自分の精液が何だか赤っぽいと感じたことはありませんか?その場合、精液に血が混ざっているかもしれません。血が混ざる原因はいくつか考えられ、なかには重篤な病気が潜んでいる恐れもあります。今回は精液に血が混じっていたときに考えられる病気について紹介します。

目次

精液に血が混ざる血精液症とは?

精液に血液が混ざっている症状は血精液症と呼ばれます。

そもそも精液の中に含まれる精子以外の分泌物は、精嚢(せいのう)や前立腺などで作られています。そのため精嚢や前立腺に炎症や結石、腫瘍などの異常が生じると、出血を起こすことがあります。出血から時間が経っていると茶色から黒っぽく、新しいものでは鮮血色に見えます。

精液に血が混ざる場合に考えられる原因

男性の下半身を写した画像

精液に血が混ざる場合に考えられる原因を紹介していきます。

突発性(特発性)血精液症

血精液症は多くの場合検査をしても異常がなく、原因病不明なため突発性(特発性)血精液症と呼びます。血精液症以外に症状もなく原因もはっきりしない場合は、特に治療の必要はありません。

前立腺生検後

前立腺がんを診断する際、前立腺の組織を採取する検査を行います。このとき直接前立腺に針を刺す(生検)ため、検査後に精液に血が混ざることがあります。

精嚢炎・前立腺炎

陰嚢や前立腺が細菌の感染などにより炎症を起こしてしまう病気です。発熱会陰部(肛門と陰嚢の間)の痛み排尿するときの痛み(排尿時痛)、血精液症などの症状もみられます。前立腺のうっ血や射精時のいきみで出血することもあります。

前立腺がん

前立腺に悪性の腫瘍が生じる病気です。前立腺がんは50歳以上の方に注意が必要で、2013年の男性のがん罹患数で上から4番目となっています(国立がん研究がん情報サービスセンター|がん登録・統計|最新がん統計より)。

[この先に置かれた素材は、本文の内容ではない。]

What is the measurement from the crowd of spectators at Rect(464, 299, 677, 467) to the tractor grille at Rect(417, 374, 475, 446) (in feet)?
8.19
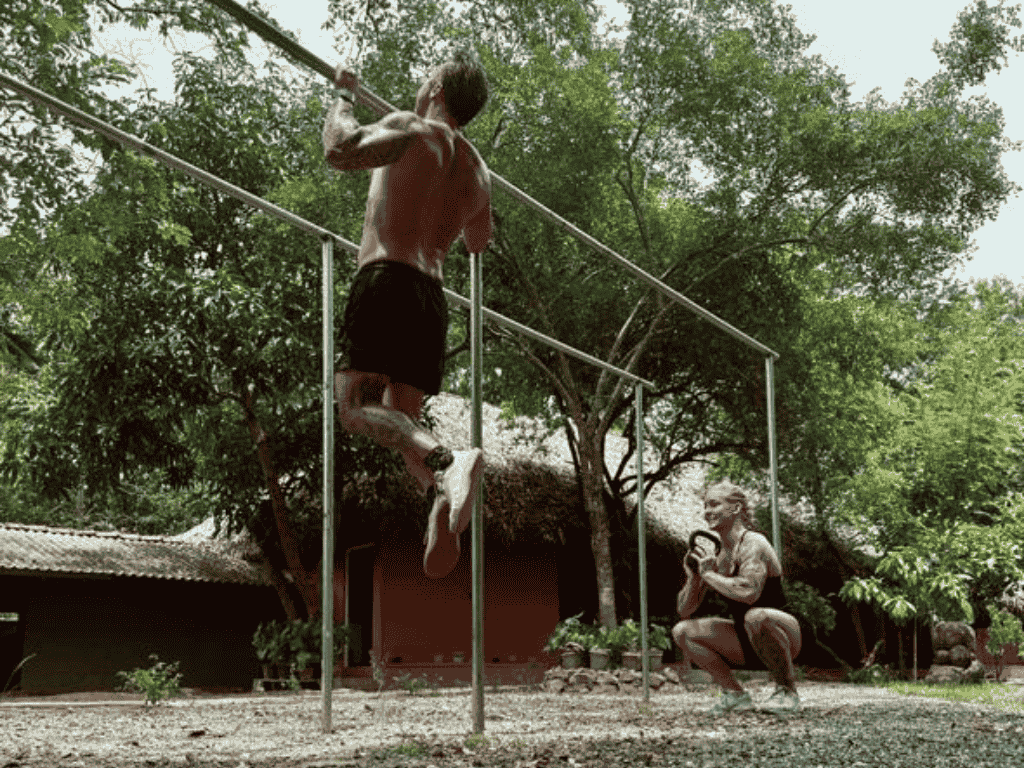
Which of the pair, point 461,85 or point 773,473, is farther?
point 773,473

初期には自覚症状がほとんどありません。がんが大きくなって尿道を圧迫すると、排尿困難や頻尿など前立腺肥大症と似た排尿障害がみられます。骨に転移した場合は、その箇所に痛みを覚えます。血精液がきっかけでがんがみつかる可能性は低いと考えられます。

まとめ

精液に血が混ざる血精液症の多くは原因が分かりません。その中で他に発熱や排尿時の痛みといった症状が起きていれば、炎症疾患、まれに悪性の腫瘍が原因となっている恐れがあります。また、血精液が治らず、性行為を行っても、パートナーに悪影響はありません。血を確認したとき、他に気になる症状が出ていた場合は放置せず、早めに近くの泌尿器科を受診しましょう。